--- INPUT DATA ---

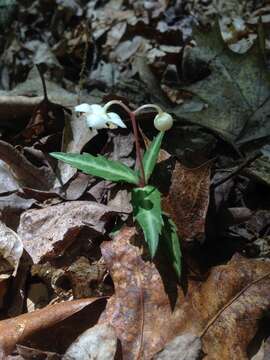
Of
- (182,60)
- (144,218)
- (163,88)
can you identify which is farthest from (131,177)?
(182,60)

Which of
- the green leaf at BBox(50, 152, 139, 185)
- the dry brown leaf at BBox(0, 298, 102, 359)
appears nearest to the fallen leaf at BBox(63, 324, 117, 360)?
the dry brown leaf at BBox(0, 298, 102, 359)

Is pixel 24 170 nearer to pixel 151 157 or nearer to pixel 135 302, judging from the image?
pixel 151 157

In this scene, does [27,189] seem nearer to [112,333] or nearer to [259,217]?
[112,333]

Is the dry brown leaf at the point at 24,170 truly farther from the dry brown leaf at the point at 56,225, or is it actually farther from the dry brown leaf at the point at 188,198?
the dry brown leaf at the point at 188,198

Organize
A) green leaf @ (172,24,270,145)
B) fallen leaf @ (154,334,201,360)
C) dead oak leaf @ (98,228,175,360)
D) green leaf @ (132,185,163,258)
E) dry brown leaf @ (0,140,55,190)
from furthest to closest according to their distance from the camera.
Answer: green leaf @ (172,24,270,145)
dry brown leaf @ (0,140,55,190)
green leaf @ (132,185,163,258)
dead oak leaf @ (98,228,175,360)
fallen leaf @ (154,334,201,360)

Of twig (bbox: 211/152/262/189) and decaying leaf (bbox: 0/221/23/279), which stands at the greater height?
twig (bbox: 211/152/262/189)

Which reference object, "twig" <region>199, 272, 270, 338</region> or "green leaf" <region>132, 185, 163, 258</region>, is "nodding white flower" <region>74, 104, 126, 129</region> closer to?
"green leaf" <region>132, 185, 163, 258</region>

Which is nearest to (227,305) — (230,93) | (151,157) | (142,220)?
(142,220)
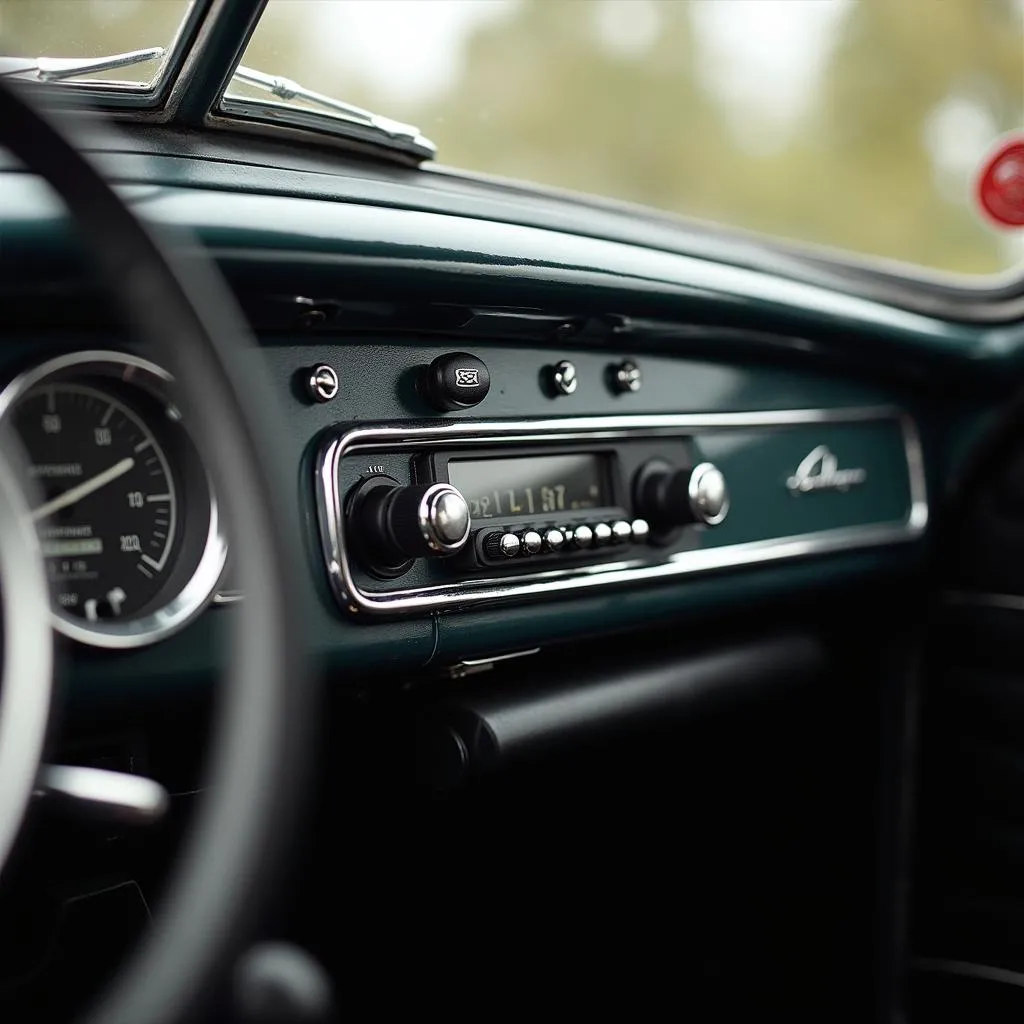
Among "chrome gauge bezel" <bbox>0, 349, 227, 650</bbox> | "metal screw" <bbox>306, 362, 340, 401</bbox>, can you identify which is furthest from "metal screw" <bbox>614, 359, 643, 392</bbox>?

---

WHAT YOU SHOULD DO ->
Repeat each entry exactly as given; no pictures belong in the copy.

RESULT OF THE TASK ->
Of
- (182,60)
- (144,218)
- (163,88)
can you identify which is farthest from (131,177)?
(182,60)

Which of
- the green leaf at BBox(50, 152, 139, 185)
- the dry brown leaf at BBox(0, 298, 102, 359)
appears nearest to the fallen leaf at BBox(63, 324, 117, 360)?
the dry brown leaf at BBox(0, 298, 102, 359)

Is pixel 24 170 nearer to pixel 151 157 or nearer to pixel 135 302, judging from the image?
pixel 151 157

In this scene, does [27,189] seem nearer to [112,333] or nearer to [259,217]?
[112,333]

Is the dry brown leaf at the point at 24,170 truly farther from the dry brown leaf at the point at 56,225, or is it actually farther from the dry brown leaf at the point at 188,198?
the dry brown leaf at the point at 188,198

Organize
A) green leaf @ (172,24,270,145)
B) fallen leaf @ (154,334,201,360)
C) dead oak leaf @ (98,228,175,360)
D) green leaf @ (132,185,163,258)
E) dry brown leaf @ (0,140,55,190)
from furthest to closest according to their distance from the camera.
Answer: green leaf @ (172,24,270,145)
dry brown leaf @ (0,140,55,190)
green leaf @ (132,185,163,258)
dead oak leaf @ (98,228,175,360)
fallen leaf @ (154,334,201,360)

Of twig (bbox: 211/152/262/189) and decaying leaf (bbox: 0/221/23/279), which stands at the greater height?
twig (bbox: 211/152/262/189)

Which reference object, "twig" <region>199, 272, 270, 338</region> or "green leaf" <region>132, 185, 163, 258</region>, is "nodding white flower" <region>74, 104, 126, 129</region> closer to?
"green leaf" <region>132, 185, 163, 258</region>

Which is nearest to (227,305) — (230,93) | (151,157) | (142,220)?
(142,220)
Among "chrome gauge bezel" <bbox>0, 349, 227, 650</bbox> | "metal screw" <bbox>306, 362, 340, 401</bbox>, can you identify which is furthest from "metal screw" <bbox>614, 359, 643, 392</bbox>?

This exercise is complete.